Femininity in Contemporary Art

Artists:
Folk Artist Ku Shulan(1920-2004) & Contemporary Artists Xie Zhongxia,Yang Jing, Yang Dazhi, Liu Ruizhao, Zhou Qinshan, Zhou Chunyan, Lou Hong etc.
Curator: Tony Chang

The PINK exhibition pays attention to the exploration of contemporary art practice on feminist consciousness. The artists were born from 1960s to 1980s. Works of their female subjects express their strong personal view, full of contemporary sensitivity. Divided into three levels such as Physical Consciousness, Fairy Tales & Dolls Fantasy, and Poetic Aesthetics, according to the subject matters, these works reveal women's spiritual direction in today's social and cultural changes and the new features of aesthetics. Adhering to Amelie Art Gallery's curatorial concepts of tracing the historical context and traditional sources of contemporary art practice, the literature section of this exhibition capture the representative images from the paintings of women in Chinese history, review the evolution of female identity in art history through the cultural and aesthetic style conversions, ecological changes in art. Featuring the precious legacy works of the folk artist Ku Shulan (1920-2004), the show also tries to provide a meaningful perspective to the cognitive awareness of contemporary women.

Ku Shulan was an ordinary peasant woman in Shaanxi folk society, who lived a whole bleak life of poverty and indulged herself in creating colored paper-cutting art works in her later years. Known as the "Oriental Matisse", her pure and simple art works intertwined the original folk themes with her personal life experience, revealing a stunning self-fantasy, building a harmonious female spiritual illusion longing for an ideal pastoral life with favorable weather and ample food and clothing. The female bodies in her works were exaggerated and distorted like a fertile mother pregnant with all things grow and seasons change; the simplified faces have symbolic mask features; the patterns of flowers, figures and animals were warmly mixed. Yet the contemporary artists grew up in homogeneous urban environment. They capture inspirations from their personal life, cultural classics, historical memories and fairy legends.

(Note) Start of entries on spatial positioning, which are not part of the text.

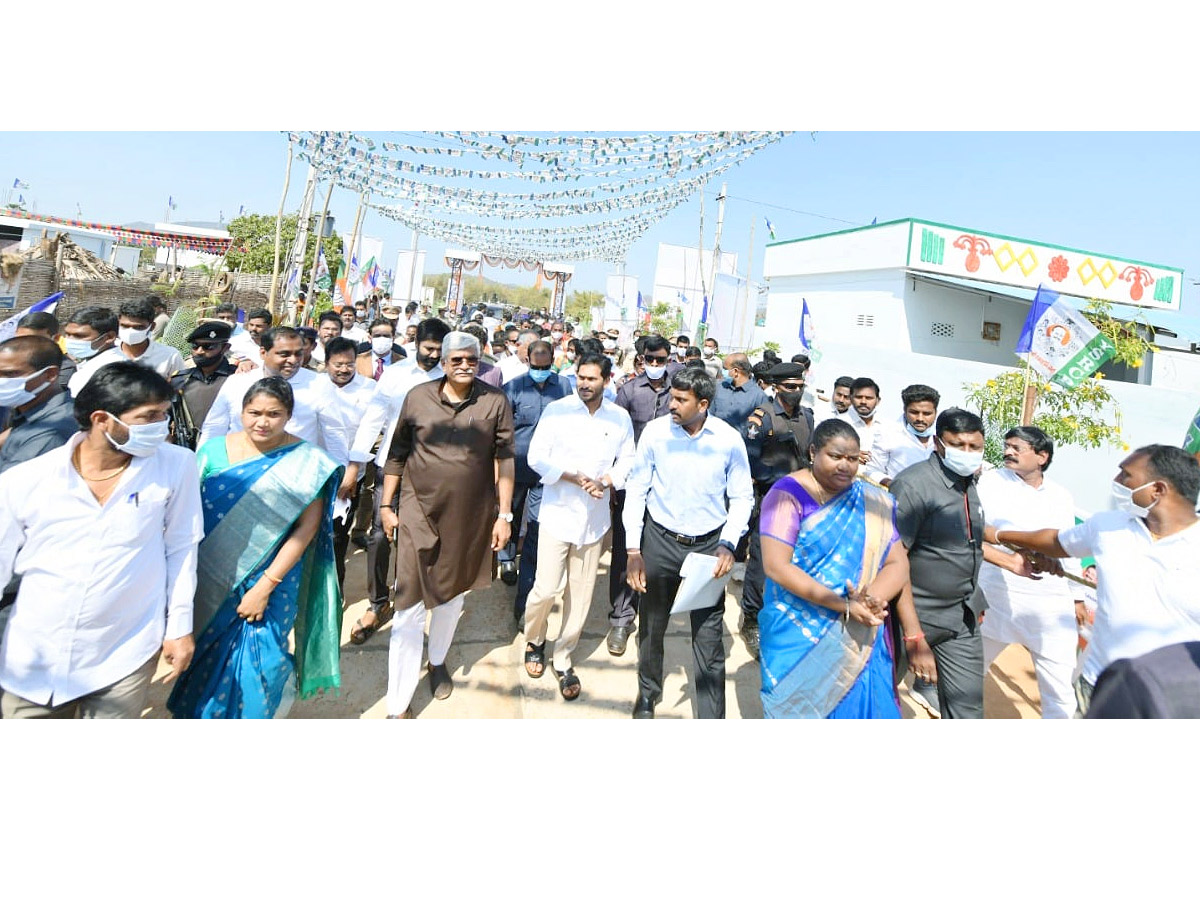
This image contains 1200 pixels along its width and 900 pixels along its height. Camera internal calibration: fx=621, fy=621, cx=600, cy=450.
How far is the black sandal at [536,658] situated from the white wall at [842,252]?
1783 cm

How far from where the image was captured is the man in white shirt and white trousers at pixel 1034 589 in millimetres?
3047

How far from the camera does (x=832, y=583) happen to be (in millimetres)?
2367

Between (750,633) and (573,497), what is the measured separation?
1672mm

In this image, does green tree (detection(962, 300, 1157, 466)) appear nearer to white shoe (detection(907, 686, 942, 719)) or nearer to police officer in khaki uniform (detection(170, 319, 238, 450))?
white shoe (detection(907, 686, 942, 719))

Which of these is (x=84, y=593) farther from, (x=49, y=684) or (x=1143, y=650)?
(x=1143, y=650)

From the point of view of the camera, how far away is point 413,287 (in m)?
26.8

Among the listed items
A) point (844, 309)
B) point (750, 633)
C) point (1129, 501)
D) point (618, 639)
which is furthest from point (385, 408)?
point (844, 309)

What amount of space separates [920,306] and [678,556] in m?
18.0

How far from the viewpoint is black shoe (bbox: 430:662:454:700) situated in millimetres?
3215

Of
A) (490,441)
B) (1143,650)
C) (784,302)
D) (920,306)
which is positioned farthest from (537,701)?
(784,302)

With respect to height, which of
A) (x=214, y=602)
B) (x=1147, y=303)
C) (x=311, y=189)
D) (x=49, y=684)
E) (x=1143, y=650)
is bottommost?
(x=49, y=684)

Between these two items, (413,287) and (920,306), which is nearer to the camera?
(920,306)

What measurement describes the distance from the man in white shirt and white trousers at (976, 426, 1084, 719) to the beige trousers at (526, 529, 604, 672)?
1975mm

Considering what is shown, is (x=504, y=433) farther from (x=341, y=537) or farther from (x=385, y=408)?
(x=341, y=537)
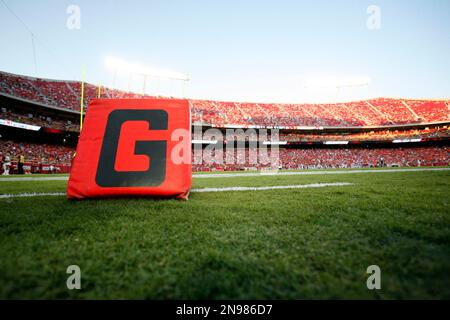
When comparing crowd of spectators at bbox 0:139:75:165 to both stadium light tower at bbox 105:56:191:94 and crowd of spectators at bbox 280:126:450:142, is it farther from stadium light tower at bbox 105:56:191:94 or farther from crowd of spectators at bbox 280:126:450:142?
crowd of spectators at bbox 280:126:450:142

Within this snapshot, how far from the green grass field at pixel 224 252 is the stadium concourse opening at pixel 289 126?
21.2m

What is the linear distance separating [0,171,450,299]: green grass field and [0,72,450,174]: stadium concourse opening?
69.6 ft

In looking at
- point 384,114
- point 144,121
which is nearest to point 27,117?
point 144,121

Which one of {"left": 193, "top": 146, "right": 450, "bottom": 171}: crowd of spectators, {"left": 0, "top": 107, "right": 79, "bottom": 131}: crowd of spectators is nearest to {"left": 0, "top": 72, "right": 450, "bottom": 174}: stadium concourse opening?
{"left": 0, "top": 107, "right": 79, "bottom": 131}: crowd of spectators

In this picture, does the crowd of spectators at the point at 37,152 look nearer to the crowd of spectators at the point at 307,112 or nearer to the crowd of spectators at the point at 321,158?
the crowd of spectators at the point at 307,112

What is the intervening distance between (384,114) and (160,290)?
1593 inches

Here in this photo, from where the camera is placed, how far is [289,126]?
30188mm

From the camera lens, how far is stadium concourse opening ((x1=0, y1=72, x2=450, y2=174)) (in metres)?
19.7

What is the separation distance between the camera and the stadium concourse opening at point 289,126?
19.7m

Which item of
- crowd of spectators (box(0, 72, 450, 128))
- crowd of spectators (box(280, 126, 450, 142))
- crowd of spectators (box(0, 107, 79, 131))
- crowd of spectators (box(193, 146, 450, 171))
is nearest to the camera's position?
crowd of spectators (box(0, 107, 79, 131))

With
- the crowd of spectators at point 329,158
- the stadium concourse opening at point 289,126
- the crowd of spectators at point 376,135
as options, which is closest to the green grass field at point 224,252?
the stadium concourse opening at point 289,126

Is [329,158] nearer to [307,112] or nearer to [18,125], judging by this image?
[307,112]
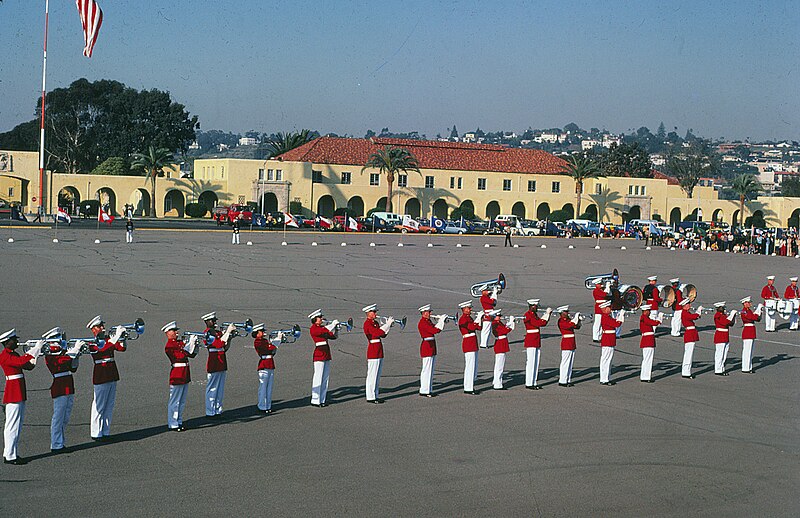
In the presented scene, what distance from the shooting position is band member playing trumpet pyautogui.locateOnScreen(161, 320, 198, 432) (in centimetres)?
1272

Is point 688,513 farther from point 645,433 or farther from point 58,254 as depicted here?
point 58,254

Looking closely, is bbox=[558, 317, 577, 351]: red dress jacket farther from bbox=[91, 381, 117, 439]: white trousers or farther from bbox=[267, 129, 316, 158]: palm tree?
bbox=[267, 129, 316, 158]: palm tree

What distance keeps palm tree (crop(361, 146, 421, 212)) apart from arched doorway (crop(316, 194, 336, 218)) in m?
4.73

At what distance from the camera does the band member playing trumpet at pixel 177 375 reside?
1272 centimetres

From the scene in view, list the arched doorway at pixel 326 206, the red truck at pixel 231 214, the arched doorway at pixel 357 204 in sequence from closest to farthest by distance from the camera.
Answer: the red truck at pixel 231 214 < the arched doorway at pixel 326 206 < the arched doorway at pixel 357 204

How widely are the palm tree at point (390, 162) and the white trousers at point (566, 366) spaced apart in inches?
2914

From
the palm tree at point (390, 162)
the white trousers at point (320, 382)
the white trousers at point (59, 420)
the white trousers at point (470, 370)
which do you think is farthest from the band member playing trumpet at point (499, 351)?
the palm tree at point (390, 162)

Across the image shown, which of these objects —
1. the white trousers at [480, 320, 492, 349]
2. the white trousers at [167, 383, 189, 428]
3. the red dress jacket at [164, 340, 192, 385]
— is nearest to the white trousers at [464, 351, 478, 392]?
the red dress jacket at [164, 340, 192, 385]

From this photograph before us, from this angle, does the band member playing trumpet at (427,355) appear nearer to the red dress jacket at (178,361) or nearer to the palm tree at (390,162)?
the red dress jacket at (178,361)

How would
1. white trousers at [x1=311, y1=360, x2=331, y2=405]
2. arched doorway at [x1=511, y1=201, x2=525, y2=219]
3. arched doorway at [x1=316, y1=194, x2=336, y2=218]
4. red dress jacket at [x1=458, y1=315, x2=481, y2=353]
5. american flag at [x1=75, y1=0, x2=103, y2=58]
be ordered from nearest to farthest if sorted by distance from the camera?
white trousers at [x1=311, y1=360, x2=331, y2=405] < red dress jacket at [x1=458, y1=315, x2=481, y2=353] < american flag at [x1=75, y1=0, x2=103, y2=58] < arched doorway at [x1=316, y1=194, x2=336, y2=218] < arched doorway at [x1=511, y1=201, x2=525, y2=219]

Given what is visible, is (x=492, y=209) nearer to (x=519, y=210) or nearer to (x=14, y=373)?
(x=519, y=210)

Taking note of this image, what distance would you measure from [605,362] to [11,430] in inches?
417

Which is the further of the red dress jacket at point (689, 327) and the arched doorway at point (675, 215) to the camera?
the arched doorway at point (675, 215)

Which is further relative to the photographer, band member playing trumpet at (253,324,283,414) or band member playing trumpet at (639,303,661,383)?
band member playing trumpet at (639,303,661,383)
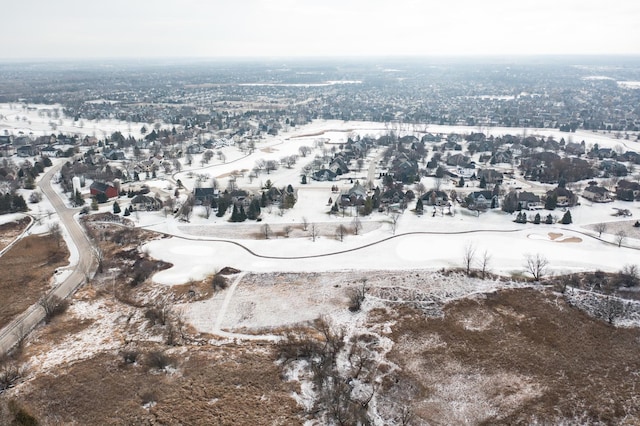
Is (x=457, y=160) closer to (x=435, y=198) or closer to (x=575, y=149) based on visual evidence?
(x=435, y=198)

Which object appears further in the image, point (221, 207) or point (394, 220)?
point (221, 207)

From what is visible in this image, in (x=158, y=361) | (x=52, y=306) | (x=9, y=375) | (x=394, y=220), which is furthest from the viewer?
(x=394, y=220)

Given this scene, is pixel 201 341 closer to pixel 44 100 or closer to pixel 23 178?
pixel 23 178

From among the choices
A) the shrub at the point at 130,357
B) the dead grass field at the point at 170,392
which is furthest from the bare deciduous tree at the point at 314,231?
the shrub at the point at 130,357

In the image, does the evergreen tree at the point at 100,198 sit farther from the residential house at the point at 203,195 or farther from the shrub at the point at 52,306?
the shrub at the point at 52,306

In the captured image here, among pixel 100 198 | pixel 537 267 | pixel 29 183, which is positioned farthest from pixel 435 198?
pixel 29 183

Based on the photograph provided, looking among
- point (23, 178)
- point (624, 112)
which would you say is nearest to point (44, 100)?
point (23, 178)

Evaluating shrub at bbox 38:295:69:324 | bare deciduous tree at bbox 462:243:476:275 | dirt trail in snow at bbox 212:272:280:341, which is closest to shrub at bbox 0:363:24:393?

Immersed in the depths of female consciousness this is more private, complicated and irrational; youthful chaste accompanied with inexplicable loneliness; sensitive, depressed but blended with aesthetic vision, their works generate a tension in the resonance and differences of Ku Shulan's perfect and innocent spiritual world.

The Literature Section of the Show:
A Map of Women Image in Chinese Art Works through History>


 
Room No.5
by Xie Zhongxia
Water Colour on Paper,
100x78cm,2011

Sunny Tomorrow
by Xie Zhongxia
Oil on Canvas
120x120cm,2010

Merbromin No.1
by Zhou Qinshan,
Merbromin Liquid Drawing on Paper, 2011.

PINK
by Yang Jing
Mixed Medium on Canvas
30x40cm,2010
Love
by Yang Dazhi
Oil on Canvas
120x170cm,2010

Fruit
by Liu Ruizhao
Oil on Canvas
140x120cm,2011
Room
by Xie Zhongxia
Water Colour on Paper,
100x78cm,2011
World of Separation
by Zhou Chunyan
Oil on Canvas
150x180cm
Girl on Horse
by Lou Hong
Fabic Glass,
35x60x85cm,2010

Goddess of Paper Cut
by Ku Sulan
Paper Cut,78x114cm
Goddess of Paper Cut Ku Sulan
Ku Shulan (1920-2004), native of Wang village, Chidao xiang of Xunyi county, Shaanxi province, was born in a poor peasant family. When she was little, she followed her father to flee from famines and beg. Her feet were bound when she was 4 year-old; at 6 or 7 year-old, she started learning paper-cutting and painting from her mom; at 17, she got married to someone at Fu village of Chidao xiang. She gave birth to 13 kids but 10 were taken away from famines and diseases. Ku Shulan kept on paper-cutting after marriage to kill time. Early winter in 1985, Ku Shulan accidently fell in a ravine. Saved by others, she got seriously ill, almost unconscious for 40 more days. She felt hale and hearty after waking up from the coma, convincing herself that she got blessed by a spiritual “Goddess of Paper-Cutting”. From then on, she added a “Goddess of Paper-Cutting” image in every piece of her works. Long been troubled by pain in her old ages, on Dec. 19, 2004, Ku Shulan died at home, at her age of 84.

Ku Shulan is one of the outstanding representatives of Chinese folk paper-cut art. Her works are shown at China National Art Museum and the Museum of Central Academy of Fine Arts. In 1996, UNESCO awarded her the “Folk Arts and Crafts Master”. In 2000, contemporary artist Lv Shengzhong co-created "Spirits Evocation by Paper-Cutting" with Ku Shulan in the cave she lives in.